══ 対象の文章 ══

自家組織再建後の妊娠はリスクがあるのでしょうか?

2020年11月9日   

初発(温存+放射線)と同じ側に再発し、全摘手術を予定しています。
整容性やメンタル的なことを考えて全摘と同時に遊離腹部穿通枝皮弁法での再建を希望していますが、資料やネットには妊娠希望者には「適さない」と必ず書かれています。乳腺の先生は妊娠を希望するのであればやはり「適していない」と、ただ、形成外科の先生は(妊娠時に多少のリスクはあるが)きちんと経過を管理すれば問題ないのでは、とのことでした。
そもそもこの手術を受けた方の妊娠、出産に関する資料が乏しく、「適さない」という表現を自分がきちんと理解できているかがわかりません。出産事例や術後の必要なケアなどがありましたらお教えいただけませんでしょうか。
欲張ることはよくないと分かっていますが、ベストだと思う方法を選択したいし、可能な限り妊娠も諦めたくありません。
回答どうぞよろしくお願いします。

═══
══ 学習資料 ══

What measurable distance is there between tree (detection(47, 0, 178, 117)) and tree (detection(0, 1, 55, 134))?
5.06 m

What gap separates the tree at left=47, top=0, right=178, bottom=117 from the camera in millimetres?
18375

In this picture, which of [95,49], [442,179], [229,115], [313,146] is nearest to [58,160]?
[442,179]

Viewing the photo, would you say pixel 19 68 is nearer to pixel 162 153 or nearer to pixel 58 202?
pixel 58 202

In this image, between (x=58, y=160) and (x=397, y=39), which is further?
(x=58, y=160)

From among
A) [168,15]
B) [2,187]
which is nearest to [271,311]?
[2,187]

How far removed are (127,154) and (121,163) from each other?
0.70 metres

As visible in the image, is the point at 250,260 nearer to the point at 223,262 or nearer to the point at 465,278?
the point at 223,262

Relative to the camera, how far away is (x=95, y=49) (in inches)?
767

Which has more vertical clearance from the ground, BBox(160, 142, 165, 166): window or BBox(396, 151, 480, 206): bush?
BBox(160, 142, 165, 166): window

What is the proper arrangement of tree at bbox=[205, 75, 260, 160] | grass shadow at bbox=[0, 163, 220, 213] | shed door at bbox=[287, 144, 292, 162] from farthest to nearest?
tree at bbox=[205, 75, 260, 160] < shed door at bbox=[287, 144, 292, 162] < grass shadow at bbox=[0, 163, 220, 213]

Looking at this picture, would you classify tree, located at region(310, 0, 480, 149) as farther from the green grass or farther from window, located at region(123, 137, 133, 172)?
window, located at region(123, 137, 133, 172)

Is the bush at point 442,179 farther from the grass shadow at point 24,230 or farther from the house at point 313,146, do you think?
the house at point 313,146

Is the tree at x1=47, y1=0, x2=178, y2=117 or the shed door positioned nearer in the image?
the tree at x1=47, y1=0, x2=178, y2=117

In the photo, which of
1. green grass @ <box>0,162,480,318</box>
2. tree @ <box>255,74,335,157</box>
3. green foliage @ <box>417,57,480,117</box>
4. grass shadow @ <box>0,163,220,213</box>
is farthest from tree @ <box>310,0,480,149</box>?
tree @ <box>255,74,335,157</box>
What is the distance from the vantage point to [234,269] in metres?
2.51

═══
══ 学習資料 ══

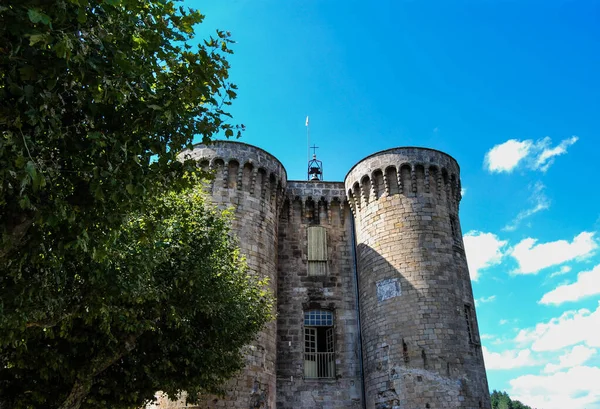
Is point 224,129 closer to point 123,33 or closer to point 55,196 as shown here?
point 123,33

═══
══ 学習資料 ══

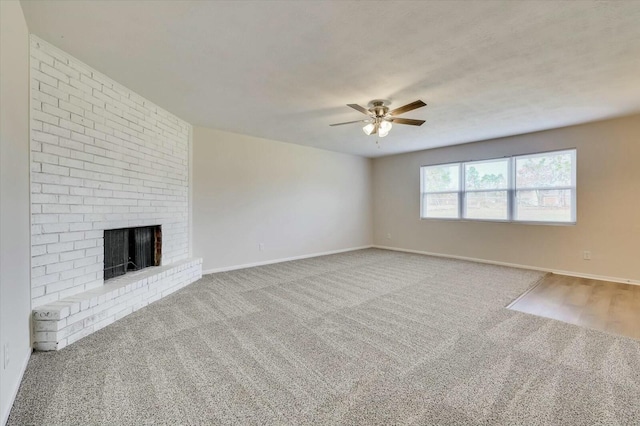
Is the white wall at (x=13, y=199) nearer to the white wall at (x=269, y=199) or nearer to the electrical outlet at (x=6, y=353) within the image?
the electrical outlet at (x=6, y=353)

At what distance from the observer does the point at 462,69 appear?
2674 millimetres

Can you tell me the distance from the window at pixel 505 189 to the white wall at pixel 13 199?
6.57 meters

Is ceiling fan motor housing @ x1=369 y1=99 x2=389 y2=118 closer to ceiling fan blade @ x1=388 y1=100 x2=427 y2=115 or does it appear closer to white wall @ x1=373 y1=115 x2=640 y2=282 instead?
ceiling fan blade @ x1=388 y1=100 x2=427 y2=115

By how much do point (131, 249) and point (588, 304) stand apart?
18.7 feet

═══

**問題と課題**
(a) 乳房再建の相談文で、全摘と同時に受けることを希望している再建の方法は何か。
(b) 乳房再建の相談文を、最後の文の後から引き継いで書き進めてください。

**各課題の解答**
(a) 遊離腹部穿通枝皮弁法

(b)
腹部自家組織(特に腹直筋皮弁)による乳房再建術が妊娠・出産希望の患者様に適さないと言われる理由としては、下腹部に傷ができる、腹壁が弱くなる等が考えられます。禁忌ではないため「適さない」という表現となっています。
海外の文献では腹部自家組織による乳房再建術後の妊娠・出産(経腟分娩・帝王切開)の報告はありますが、日本では現状、施設・医師により意見が分かれます。主治医の先生の仰る通り妊娠中・出産時の管理も必要となりますので産婦人科医の協力も必要となります。
腹部自家組織再建術後の妊娠・出産時のリスク、腹部以外の組織採取部位の検討、再建時期(一次一期・一次二期など)を併せて主治医(乳腺外科・形成外科・産婦人科)とよく相談して頂ければと思います。